Not all children were “lucky” to stay in central Russia: several dozen orphans ended up in the Far North, in the Yamalo-Nenets Autonomous District [the exact number of deportees there is unknown, but in 2022, 71 more children than usual were registered in the region's database. — Editor's note]. According to local officials, the children were sent to the region by agreement with the authorities of the so-called DPR.
“They were temporarily in the Rostov region. Initially it was decided that they had to come here, but the children categorically refused. You can't take them by force. They were afraid to go somewhere to the Far North where we live. One part came, then two weeks after the first children arrived, they kept calling [the other children] on Skype, showed them everything that was going on here, and the rest were happy to come,” the Department of Education of the Yamalo-Nenets Autonomous District says.
Officials claim that not a single orphan taken from Ukraine to the region ended up in an orphanage: the district authorities and the annexed DPR have agreed that all the children will be settled in families.
For example, last year the Druzhinins family from Salekhard, which already had 13 children, took several orphans from Ukraine into their care. The children were sent to study at the local school. “In general, as a mother, I'm very happy that now school’s going to introduce the flag raising ceremonies every week and that the children will learn the anthem of Russia by heart. I'm very happy about that. And lectures on patriotism — I directly asked the administration for them, and I am very happy,” said Olga Druzhinina, who took Ukrainian orphans into her care.
One of the children who came into the Druzhinins family was filmed in a propaganda piece. It told how Nikita Dyachenko, who entered his first year at college, spent his first scholarship on medicine for the mobilized. “He came from Donbass, so he knows it’s a must,” explains Olga Druzhinina.
By December 2022, there were 21 children in Yamalo-Nenets Autonomous District families. According to a department official, children continue to arrive in the district.
After the arrest warrants for Vladimir Putin and Maria Lvova-Belova were issued, Russian authorities began to return children taken from Ukraine little by little, according to Ksenia Hell, the researcher of the International Criminal Court in The Hague at the University of Vienna. However, this applies mainly to those who have parents or guardians in Ukraine. The situation with orphaned children is worse: as a rule, they don't have legal representatives who could come to Russia to pick them up. The Minister for Reintegration of the Temporarily Occupied Territories of Ukraine, Iryna Vereshchuk, stated that Ukraine is ready to pick up departed orphaned children at the Russian border with any European country, but Russian authorities don’t discuss their return.
“This system is designed for their [Ukrainian children’s] full integration into Russia. It doesn’t provide that children will be returned. Lvova-Belova is the direct architect of this system. It was in her power to create a mechanism for possible return, so that one could restore the original documents, if one wanted to find family members in Ukraine. From the open sources testimonies that are in the possession of the prosecutor, it follows that she’s the person who made the decision to create this system so soulless and criminal,” says Ksenia Hell.
When asked if the authorities plan to return the children to Ukraine, the Department of Education of the Yamalo-Nenets Autonomous District answers: “They have the right to return. But they, like all orphans in our country, enjoy all the benefits and payments. <...> Look, 17-year-olds came here and there were immediately allocated money for this child, so that when he came of age he would be given a place to live. It was nice to see that the child already got an apartment, and where he wanted it.”

§ Stored data
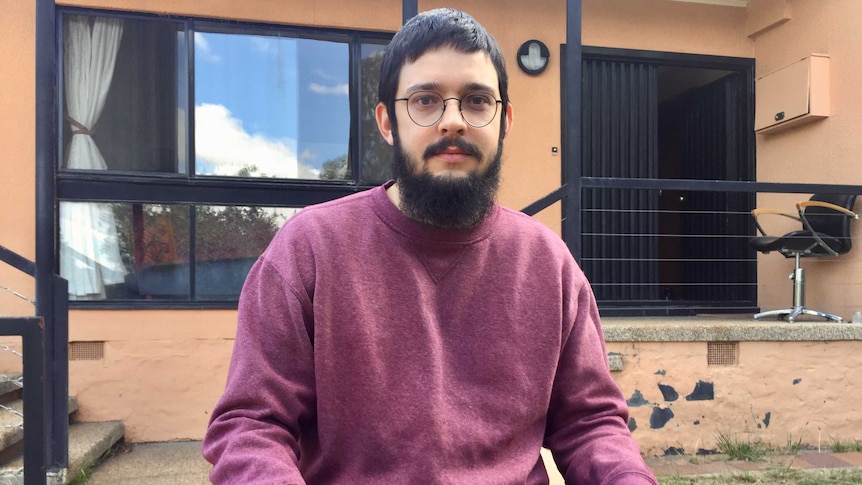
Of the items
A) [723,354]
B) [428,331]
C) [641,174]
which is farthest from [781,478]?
[428,331]

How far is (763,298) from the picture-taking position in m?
5.38

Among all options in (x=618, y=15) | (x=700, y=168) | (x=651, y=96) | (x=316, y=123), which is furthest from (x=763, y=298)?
(x=316, y=123)

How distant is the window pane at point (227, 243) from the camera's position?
4230mm

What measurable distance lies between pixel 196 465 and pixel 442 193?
2.94 metres

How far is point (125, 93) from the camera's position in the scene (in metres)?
4.21

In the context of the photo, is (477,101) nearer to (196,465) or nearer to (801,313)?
(196,465)

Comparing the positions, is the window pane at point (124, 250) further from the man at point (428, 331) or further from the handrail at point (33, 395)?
the man at point (428, 331)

§ Work instructions
In the page extract about Ukrainian orphans sent to Russia's Far North, put this sentence into Spanish: "By December 2022, there were 21 children in Yamalo-Nenets Autonomous District families."

§ Exercise answer
Para diciembre de 2022, había 21 niños en familias del Distrito Autónomo de Yamalo-Nenets.